▸ **Image-based spatial reasoning data**:

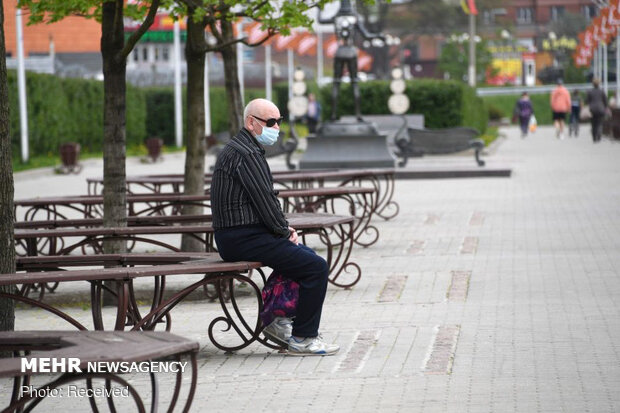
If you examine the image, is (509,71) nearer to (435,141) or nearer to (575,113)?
(575,113)

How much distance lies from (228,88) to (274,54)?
96249 mm

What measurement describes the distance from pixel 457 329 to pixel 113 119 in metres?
3.62

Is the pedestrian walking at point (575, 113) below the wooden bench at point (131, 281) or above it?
below

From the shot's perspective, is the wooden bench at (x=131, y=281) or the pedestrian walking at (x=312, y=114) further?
the pedestrian walking at (x=312, y=114)

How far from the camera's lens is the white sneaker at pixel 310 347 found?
8.17 m

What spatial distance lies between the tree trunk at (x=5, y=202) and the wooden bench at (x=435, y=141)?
2091 centimetres

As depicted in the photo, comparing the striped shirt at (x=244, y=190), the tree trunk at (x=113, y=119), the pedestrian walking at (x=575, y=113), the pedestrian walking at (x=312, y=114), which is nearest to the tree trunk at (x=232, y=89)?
the tree trunk at (x=113, y=119)

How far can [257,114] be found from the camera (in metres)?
8.23

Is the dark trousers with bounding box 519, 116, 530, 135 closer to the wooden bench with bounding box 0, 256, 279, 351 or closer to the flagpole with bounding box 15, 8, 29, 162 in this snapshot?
→ the flagpole with bounding box 15, 8, 29, 162

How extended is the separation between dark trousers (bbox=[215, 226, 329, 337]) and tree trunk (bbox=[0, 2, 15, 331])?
1224 mm

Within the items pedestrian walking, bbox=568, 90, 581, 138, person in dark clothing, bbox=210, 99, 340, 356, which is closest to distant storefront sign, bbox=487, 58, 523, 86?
pedestrian walking, bbox=568, 90, 581, 138

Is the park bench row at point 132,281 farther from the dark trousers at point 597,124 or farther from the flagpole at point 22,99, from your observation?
the dark trousers at point 597,124

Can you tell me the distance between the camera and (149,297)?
36.2ft

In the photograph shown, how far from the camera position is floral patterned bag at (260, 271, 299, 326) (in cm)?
834
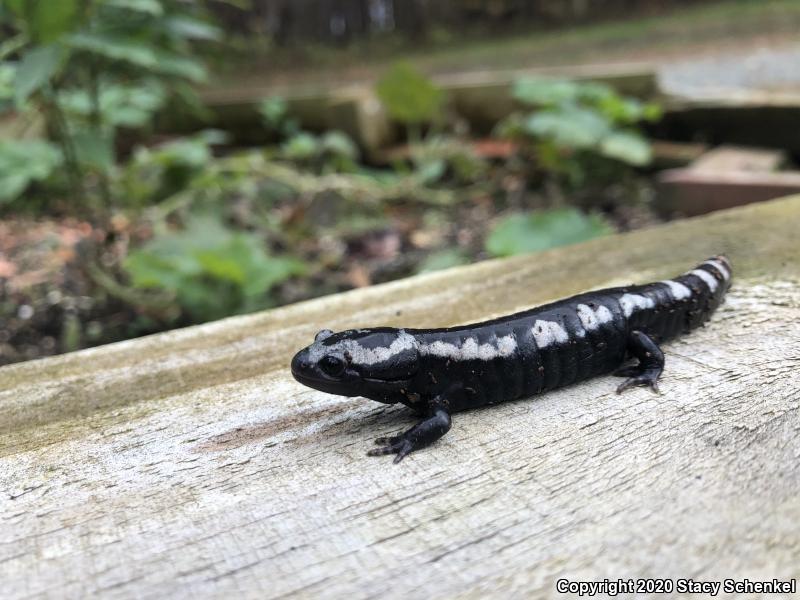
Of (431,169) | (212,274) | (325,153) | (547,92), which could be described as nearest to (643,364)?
(212,274)

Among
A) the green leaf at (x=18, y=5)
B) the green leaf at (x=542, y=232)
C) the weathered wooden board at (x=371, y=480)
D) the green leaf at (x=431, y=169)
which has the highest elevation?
the green leaf at (x=18, y=5)

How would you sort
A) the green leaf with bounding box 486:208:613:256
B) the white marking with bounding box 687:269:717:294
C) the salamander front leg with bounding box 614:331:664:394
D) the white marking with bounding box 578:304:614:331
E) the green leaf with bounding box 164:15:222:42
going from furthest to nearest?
the green leaf with bounding box 486:208:613:256 → the green leaf with bounding box 164:15:222:42 → the white marking with bounding box 687:269:717:294 → the white marking with bounding box 578:304:614:331 → the salamander front leg with bounding box 614:331:664:394

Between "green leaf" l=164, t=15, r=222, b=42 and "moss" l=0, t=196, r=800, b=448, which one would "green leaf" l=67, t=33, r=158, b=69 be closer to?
"green leaf" l=164, t=15, r=222, b=42

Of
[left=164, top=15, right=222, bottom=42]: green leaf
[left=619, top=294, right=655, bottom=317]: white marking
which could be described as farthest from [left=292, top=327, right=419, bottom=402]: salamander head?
[left=164, top=15, right=222, bottom=42]: green leaf

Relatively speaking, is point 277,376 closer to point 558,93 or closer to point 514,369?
point 514,369

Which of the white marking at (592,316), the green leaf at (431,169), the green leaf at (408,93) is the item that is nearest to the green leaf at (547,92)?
the green leaf at (431,169)

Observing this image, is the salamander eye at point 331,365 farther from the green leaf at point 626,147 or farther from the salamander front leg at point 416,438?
the green leaf at point 626,147
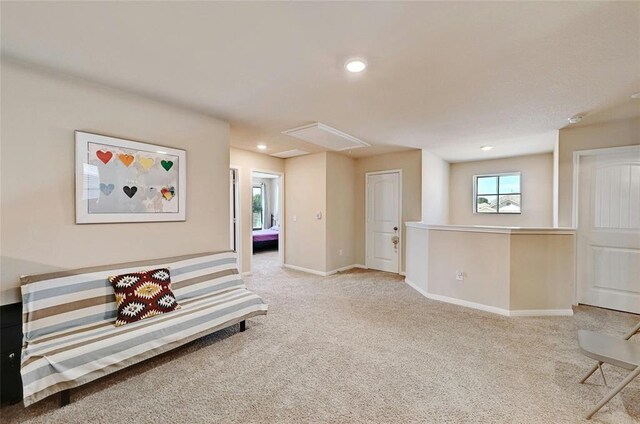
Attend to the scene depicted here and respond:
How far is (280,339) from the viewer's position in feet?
8.92

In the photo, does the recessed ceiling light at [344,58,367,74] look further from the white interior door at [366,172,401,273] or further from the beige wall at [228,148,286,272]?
the white interior door at [366,172,401,273]

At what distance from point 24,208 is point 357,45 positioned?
9.02 feet

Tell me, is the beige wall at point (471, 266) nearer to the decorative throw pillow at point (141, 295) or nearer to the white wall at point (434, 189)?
the white wall at point (434, 189)

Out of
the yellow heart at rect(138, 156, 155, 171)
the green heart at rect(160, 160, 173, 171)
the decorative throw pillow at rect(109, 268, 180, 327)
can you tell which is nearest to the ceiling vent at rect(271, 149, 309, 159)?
the green heart at rect(160, 160, 173, 171)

▸ **Required work**: Rewrite the rows above with every "wooden bench" changed to "wooden seat" and nothing else altered, leaving out the pictures.

▸ **Written solution**:
If you examine the image, is (509,71) nearer to (435,141) or nearer to (575,113)?
(575,113)

How much distance lies from (228,88) to (274,54)?
96249 mm

What measurement describes the distance from pixel 457 329 to pixel 113 119 in metres?
3.62

Is the pedestrian walking at point (575, 113) below the wooden seat at point (131, 281) or above it?
below

From the shot's perspective, is the wooden seat at (x=131, y=281) or the pedestrian walking at (x=312, y=114) further?
the pedestrian walking at (x=312, y=114)

How far from the camera's lens is the white sneaker at pixel 310 347 found?
8.17 m

What spatial distance lies between the tree trunk at (x=5, y=202) and the wooden seat at (x=435, y=141)?
2091 centimetres

As depicted in the photo, comparing the striped shirt at (x=244, y=190), the tree trunk at (x=113, y=119), the pedestrian walking at (x=575, y=113), the pedestrian walking at (x=312, y=114), which is nearest to the tree trunk at (x=232, y=89)?
the tree trunk at (x=113, y=119)

How far can [257,114] be found from the camera (in metres)?
8.23

Is the dark trousers with bounding box 519, 116, 530, 135 closer to the wooden seat with bounding box 0, 256, 279, 351 or closer to the flagpole with bounding box 15, 8, 29, 162 in this snapshot?
→ the flagpole with bounding box 15, 8, 29, 162

How extended is the separation between dark trousers (bbox=[215, 226, 329, 337]) and tree trunk (bbox=[0, 2, 15, 331])?
1224 mm

Within the items pedestrian walking, bbox=568, 90, 581, 138, person in dark clothing, bbox=210, 99, 340, 356, which is closest to distant storefront sign, bbox=487, 58, 523, 86?
pedestrian walking, bbox=568, 90, 581, 138

Is the park bench row at point 132,281 farther from the dark trousers at point 597,124 or farther from the flagpole at point 22,99, from your observation?
the dark trousers at point 597,124

Can you tell me the distance between the camera and (149,297)?
36.2ft

In the photograph shown, how far from the camera position is floral patterned bag at (260, 271, 299, 326) (in cm)?
834
Of (431,169) | (212,274) | (325,153) | (547,92), which could be described as nearest to (643,364)?
(212,274)

Among
A) the green leaf at (x=18, y=5)
B) the green leaf at (x=542, y=232)
C) the weathered wooden board at (x=371, y=480)
D) the green leaf at (x=431, y=169)
which has the highest elevation?
the green leaf at (x=18, y=5)

How would you sort
A) the green leaf with bounding box 486:208:613:256
B) the white marking with bounding box 687:269:717:294
C) the salamander front leg with bounding box 614:331:664:394
D) the white marking with bounding box 578:304:614:331
E) the green leaf with bounding box 164:15:222:42
going from furthest to nearest?
the green leaf with bounding box 486:208:613:256 → the green leaf with bounding box 164:15:222:42 → the white marking with bounding box 687:269:717:294 → the white marking with bounding box 578:304:614:331 → the salamander front leg with bounding box 614:331:664:394

Between "green leaf" l=164, t=15, r=222, b=42 and "moss" l=0, t=196, r=800, b=448, which one would "green leaf" l=67, t=33, r=158, b=69 be closer to?
"green leaf" l=164, t=15, r=222, b=42

Of
[left=164, top=15, right=222, bottom=42]: green leaf
[left=619, top=294, right=655, bottom=317]: white marking
which could be described as farthest from [left=292, top=327, right=419, bottom=402]: salamander head?
[left=164, top=15, right=222, bottom=42]: green leaf

Relatively speaking, is point 277,376 closer to point 558,93 or closer to point 514,369?
point 514,369

Which of the white marking at (592,316), the green leaf at (431,169), the green leaf at (408,93) is the item that is nearest to the green leaf at (547,92)?
the green leaf at (431,169)

Observing this image, is the salamander eye at point 331,365 farther from the green leaf at point 626,147 or farther from the salamander front leg at point 416,438?
the green leaf at point 626,147
Attend to the scene depicted here and respond:
How far is (280,339) from the viewer's position in feet?
8.92

In the photo, does the recessed ceiling light at [344,58,367,74] look further from the white interior door at [366,172,401,273] or further from the beige wall at [228,148,286,272]?
the white interior door at [366,172,401,273]

At what distance from point 24,208 is point 357,45 positioned?
9.02 feet

Tell me, is the beige wall at point (471, 266) nearer to the decorative throw pillow at point (141, 295) or nearer to the white wall at point (434, 189)?
the white wall at point (434, 189)

Out of
the yellow heart at rect(138, 156, 155, 171)
the green heart at rect(160, 160, 173, 171)
the decorative throw pillow at rect(109, 268, 180, 327)
can you tell which is nearest to the ceiling vent at rect(271, 149, 309, 159)?
the green heart at rect(160, 160, 173, 171)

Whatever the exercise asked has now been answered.